EXCERPT —
--- START ---

Great crested newt surveys may be required if potentially suitable aquatic or terrestrial habitat exists within or near to a proposed development. The first step is to establish whether suitable habitat is present by conducting a Habitat Suitability Index (HSI) Assessment.
What is a great crested newt?
Protected by a range of legislation and planning policies that may impact your development, great crested newts (GCN) are one of Britain’s most protected amphibians. They are protected under the Wildlife and Countryside Act 1981, the Conservation of Habitats and Species Regulation 2017, as well as being a species of principal importance for conservation under the Natural Environment and Rural Communities Act 2006.
Why do I need to survey for great crested newts?
Development of land, including clearance, within 500m of a water body with the potential to support great crested newts, could result in killing or injuring individuals, and would constitute an offence under the law. Mitigation licences from Natural England are required for all works which impact upon individual great crested newts, their resting places (woodland, scrub and coarse grassland) and breeding sites (ponds and ditches).
If suitable habitat is found on your development site, further surveys will be carried out to confirm the presence or absence of great crested newts, and where present, to inform population estimates. We are currently trialling the use of environmental DNA (e-DNA) sampling techniques to detect the presence of great crested newts, a pioneering technique that will potentially reduce the amount of survey effort and associated costs.
Compliance with great crested newts survey and mitigation strategy legislation
Our great crested newt surveys and mitigation strategies are guided by best practice, including Amphibian and Reptile Groups of the UK (ARG UK) Advice Note 5, Natural England great crested newt mitigation guidelines and the Natural England Standing Advice. If populations cannot be retained in situ, our great crested newt specialists can carry out translocations and will provide guidance on minimising ecological risk. To allow works to proceed lawfully, we can apply for the development licences necessary, on your behalf.
Where suitable terrestrial or aquatic habitat is present, we can also conduct presence/absence surveys for natterjack toad. Our surveys are based on best practice guidelines including the Herpetological Conservation Trust (HCT) survey protocol and Natural England Standing Advice.
To support and enhance your development, we will use our specialised knowledge to determine realistic and cost-effective mitigation and compensatory measures, ensuring compliance with applicable legislation and planning policy.

--- END ---

EXTRACTED INFORMATION —

--- START ---

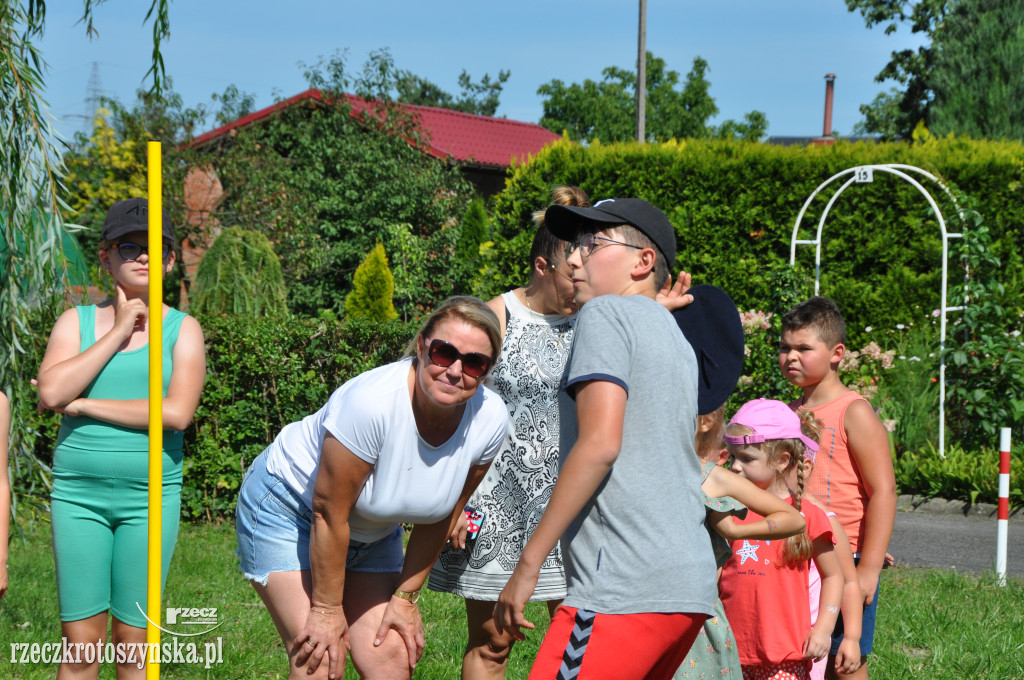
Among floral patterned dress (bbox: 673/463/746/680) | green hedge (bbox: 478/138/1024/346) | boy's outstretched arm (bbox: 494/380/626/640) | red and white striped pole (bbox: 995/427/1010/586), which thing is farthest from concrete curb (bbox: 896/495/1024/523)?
boy's outstretched arm (bbox: 494/380/626/640)

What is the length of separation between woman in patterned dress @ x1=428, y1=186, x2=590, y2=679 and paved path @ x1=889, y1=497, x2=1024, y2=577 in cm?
433

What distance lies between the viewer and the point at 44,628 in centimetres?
466

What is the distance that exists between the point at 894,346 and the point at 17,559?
8955mm

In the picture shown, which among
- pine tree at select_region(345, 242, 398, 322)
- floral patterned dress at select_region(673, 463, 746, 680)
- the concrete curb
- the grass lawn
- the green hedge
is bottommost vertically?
the concrete curb

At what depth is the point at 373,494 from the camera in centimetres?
253

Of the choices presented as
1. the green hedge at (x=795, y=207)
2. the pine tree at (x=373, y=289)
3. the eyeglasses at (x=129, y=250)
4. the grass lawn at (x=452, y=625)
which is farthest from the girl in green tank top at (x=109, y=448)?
the pine tree at (x=373, y=289)

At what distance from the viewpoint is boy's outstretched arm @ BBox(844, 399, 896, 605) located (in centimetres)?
316

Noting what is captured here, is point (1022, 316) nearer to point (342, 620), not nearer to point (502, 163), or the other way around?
point (342, 620)

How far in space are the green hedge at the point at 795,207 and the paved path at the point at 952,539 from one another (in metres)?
3.05

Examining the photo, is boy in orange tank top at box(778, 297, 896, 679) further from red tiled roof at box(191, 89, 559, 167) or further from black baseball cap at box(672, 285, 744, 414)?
red tiled roof at box(191, 89, 559, 167)

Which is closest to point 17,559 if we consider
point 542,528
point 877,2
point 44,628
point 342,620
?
point 44,628

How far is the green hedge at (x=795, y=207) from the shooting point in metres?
10.4

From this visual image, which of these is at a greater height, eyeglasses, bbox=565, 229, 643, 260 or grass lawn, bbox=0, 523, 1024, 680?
eyeglasses, bbox=565, 229, 643, 260

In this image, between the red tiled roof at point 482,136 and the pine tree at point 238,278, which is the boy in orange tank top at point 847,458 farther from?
the red tiled roof at point 482,136
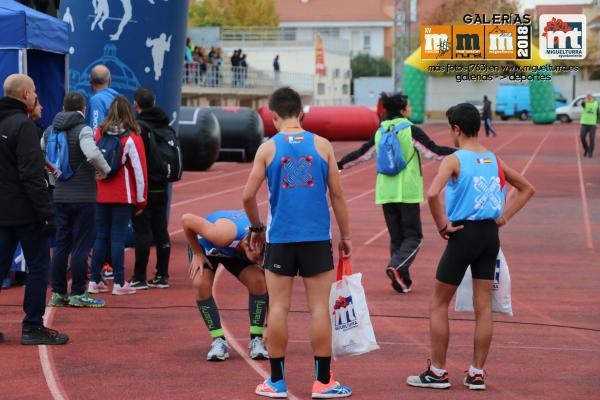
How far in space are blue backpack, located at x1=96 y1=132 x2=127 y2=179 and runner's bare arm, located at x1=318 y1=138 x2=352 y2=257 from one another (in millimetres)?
4048

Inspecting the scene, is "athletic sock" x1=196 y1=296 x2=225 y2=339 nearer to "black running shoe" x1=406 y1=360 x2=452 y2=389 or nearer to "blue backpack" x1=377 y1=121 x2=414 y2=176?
"black running shoe" x1=406 y1=360 x2=452 y2=389

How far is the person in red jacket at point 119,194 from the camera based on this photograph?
1045 centimetres

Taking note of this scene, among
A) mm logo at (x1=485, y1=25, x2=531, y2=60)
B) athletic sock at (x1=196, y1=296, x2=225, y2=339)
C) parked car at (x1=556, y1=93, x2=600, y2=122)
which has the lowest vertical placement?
parked car at (x1=556, y1=93, x2=600, y2=122)

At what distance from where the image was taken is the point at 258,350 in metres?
7.77

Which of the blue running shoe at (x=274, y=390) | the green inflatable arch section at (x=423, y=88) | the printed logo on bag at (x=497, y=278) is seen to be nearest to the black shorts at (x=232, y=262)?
the blue running shoe at (x=274, y=390)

--- END ---

QUESTIONS TO ANSWER —
1. In the newt survey text, copy everything from "Great crested newt surveys may" down to "great crested newt?".
2. According to the newt survey text, which body issues the mitigation licences needed for works that affect great crested newts?
3. Do these statements agree with the newt survey text? (a) Great crested newts are protected under the Wildlife and Countryside Act 1981. (b) The risk of an offence applies to land development within 1 km of a suitable water body. (c) Environmental DNA sampling is already the standard method used in every survey.

SOLUTIONS BELOW —
1.
Great crested newt surveys may be required if potentially suitable aquatic or terrestrial habitat exists within or near to a proposed development. The first step is to establish whether suitable habitat is present by conducting a Habitat Suitability Index (HSI) Assessment.
What is a great crested newt?

2. Natural England

3.
(a) Yes: "They are protected under the Wildlife and Countryside Act 1981"
(b) No: "within 500m of a water body with the potential to support great crested newts"
(c) No: "We are currently trialling the use of environmental DNA (e-DNA) sampling techniques"